Vorrei rivolgere un’osservazione a quanto dice Enrico Tavarnelli:
qui nessuno vuole sminuire il ruolo della geologia classica nella formazione dei geologi di domani… fatto sta, però, che il mondo è fatto di numeri e di proporzioni tra i numeri!!! ergo se il mercato del lavoro è pronto si e no ad assorbire 10 geologi strutturali/rilevatori è inutile perseverare a volerne formare 100!!! dicendo a tutti e 100 che “ce la possono fare”… (a fare cosa?? i disoccupati?? guarda che per quello non c’è bisogno della laurea!!!) il tutto con l’aggravante DI NON AVERGLI VOLUTO DARE LA BENCHÈ MINIMA PREPARAZIONE PRATICO/APPLICATIVA, cosa che permetterebbe almeno a questi ragazzi di “riciclarsi” il giorno in cui si accorgessero che proprio quella strada non va !!!

Ad Enrico vorrei dire che non può assolutamente portare ad esempio il suo percorso, perché chi ti conosce sa benissimo che il tuo curriculum non è esattamente quello del classico “studente medio”, dire che tutti i ragazzi “ce la possono fare” nei tempi e nei modi in cui ce l’hai fatta tu, è un po’ come dire che tutti possono diventare “calciatori di serie A”, sai benissimo che ciò non può essere e, per quanto tu lo faccia in buona fede, questo non gioverà ai ragazzi (almeno al 90% di questi).

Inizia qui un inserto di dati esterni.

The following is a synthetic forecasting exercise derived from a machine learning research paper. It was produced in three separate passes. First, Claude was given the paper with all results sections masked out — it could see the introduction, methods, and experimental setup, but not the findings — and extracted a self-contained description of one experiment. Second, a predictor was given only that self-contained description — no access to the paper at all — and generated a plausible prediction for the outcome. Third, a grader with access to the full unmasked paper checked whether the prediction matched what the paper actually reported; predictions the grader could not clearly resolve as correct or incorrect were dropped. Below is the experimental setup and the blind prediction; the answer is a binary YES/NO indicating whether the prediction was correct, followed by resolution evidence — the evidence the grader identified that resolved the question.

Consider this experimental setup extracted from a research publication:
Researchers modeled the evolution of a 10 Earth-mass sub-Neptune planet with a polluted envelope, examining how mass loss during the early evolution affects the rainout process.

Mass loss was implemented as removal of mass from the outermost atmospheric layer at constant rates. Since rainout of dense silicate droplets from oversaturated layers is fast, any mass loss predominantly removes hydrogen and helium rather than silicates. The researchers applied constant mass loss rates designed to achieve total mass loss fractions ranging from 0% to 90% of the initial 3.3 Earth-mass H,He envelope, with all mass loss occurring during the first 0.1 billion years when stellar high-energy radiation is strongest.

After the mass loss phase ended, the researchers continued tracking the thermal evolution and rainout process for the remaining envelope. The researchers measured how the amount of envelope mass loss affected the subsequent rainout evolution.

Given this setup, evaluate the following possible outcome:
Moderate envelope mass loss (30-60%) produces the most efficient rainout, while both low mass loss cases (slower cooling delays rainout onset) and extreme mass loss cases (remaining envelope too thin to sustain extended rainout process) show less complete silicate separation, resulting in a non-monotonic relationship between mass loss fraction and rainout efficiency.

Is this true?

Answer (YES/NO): NO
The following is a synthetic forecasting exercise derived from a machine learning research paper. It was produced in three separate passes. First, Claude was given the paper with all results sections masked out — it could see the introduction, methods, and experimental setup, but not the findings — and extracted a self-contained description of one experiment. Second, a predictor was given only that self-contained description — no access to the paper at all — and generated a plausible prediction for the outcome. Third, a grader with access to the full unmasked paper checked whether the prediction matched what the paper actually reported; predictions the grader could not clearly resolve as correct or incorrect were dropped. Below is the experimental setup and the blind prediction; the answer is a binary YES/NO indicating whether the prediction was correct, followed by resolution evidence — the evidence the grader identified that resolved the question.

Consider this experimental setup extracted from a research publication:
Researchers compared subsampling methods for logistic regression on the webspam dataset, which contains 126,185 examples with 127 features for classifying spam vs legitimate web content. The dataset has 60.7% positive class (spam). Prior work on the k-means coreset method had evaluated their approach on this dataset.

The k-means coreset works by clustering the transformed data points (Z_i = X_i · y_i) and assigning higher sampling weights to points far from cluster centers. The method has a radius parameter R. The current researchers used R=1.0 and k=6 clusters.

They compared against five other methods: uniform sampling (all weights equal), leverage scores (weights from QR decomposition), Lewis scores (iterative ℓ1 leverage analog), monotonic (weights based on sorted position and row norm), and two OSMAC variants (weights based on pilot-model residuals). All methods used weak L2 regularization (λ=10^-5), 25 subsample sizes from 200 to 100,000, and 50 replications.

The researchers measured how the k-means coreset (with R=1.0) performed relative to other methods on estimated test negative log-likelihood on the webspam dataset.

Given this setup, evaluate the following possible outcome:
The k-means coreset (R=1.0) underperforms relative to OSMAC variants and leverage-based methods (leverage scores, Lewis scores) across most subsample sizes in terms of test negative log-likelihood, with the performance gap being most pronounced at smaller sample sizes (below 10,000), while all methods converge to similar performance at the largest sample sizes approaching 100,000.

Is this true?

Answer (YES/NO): NO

Ti faccio presente che parlo con cognizione di causa in quanto negli ultimi 2 anni sono passati per il mio studio ben 4 ragazzi che si sono laureati “da quelle parti” (indirizzo non applicativo) tutti egualmente disperati dopo aver inutilmente cercato un qulche impiego (qualcuno di loro per 2-3 anni… scusa se è poco), tutti con una preparazione tecnico/pratica che oserei definire imbarazzante!!!

Chiedo a Enrico come sia possibile oggi, nel 2005, che un laureato in GEOLOGIA:
- quando vede una sonda quasi gli lacrimano gli occhi per l’emozione!!! ovviamente dopo che gli hai detto che quella lì è una sonda!!!
- non sa cosa è una prova SPT (neanche “per sentito dire”) nè ha mai visto un penetrometro (figuriamoci poi la differenza tra statici e dinamici)
- non sa assolutamente cosa ci si fa in laboratorio sui campioni (anche questo neanche “per sentito dire”)
- scambia frequentemente i parametri di resistenza al taglio di un materiale con quelli di deformabilità e viceversa
- è convinto che in un SEV l’acqua “si veda bene” e se proprio non si vede è comunque ovvio che l’acqua sta nell’elettrostrato + conduttivo
- non conosce la differenza tra Vs e Vp nè i limiti di una sismica a rifrazione (ad es. in caso di interstrati lenti)

Inoltre vorrei fare presente ad Enrico che a ben 2 di quei ragazzi cui è stata data l’abilitazione nel corso dell’ultima sessione d’esame, ovviamente a seguito dell’ottima sezione svolta, ho testè prestato il Colombo perché con il timbro per me ci possono fare quello che vogliono (non ultimo imbrattare i muri) ma per venire a lavorare da me o sai che differenza ci corre tra un modulo edometrico e un angolo d’attrito o nisba!!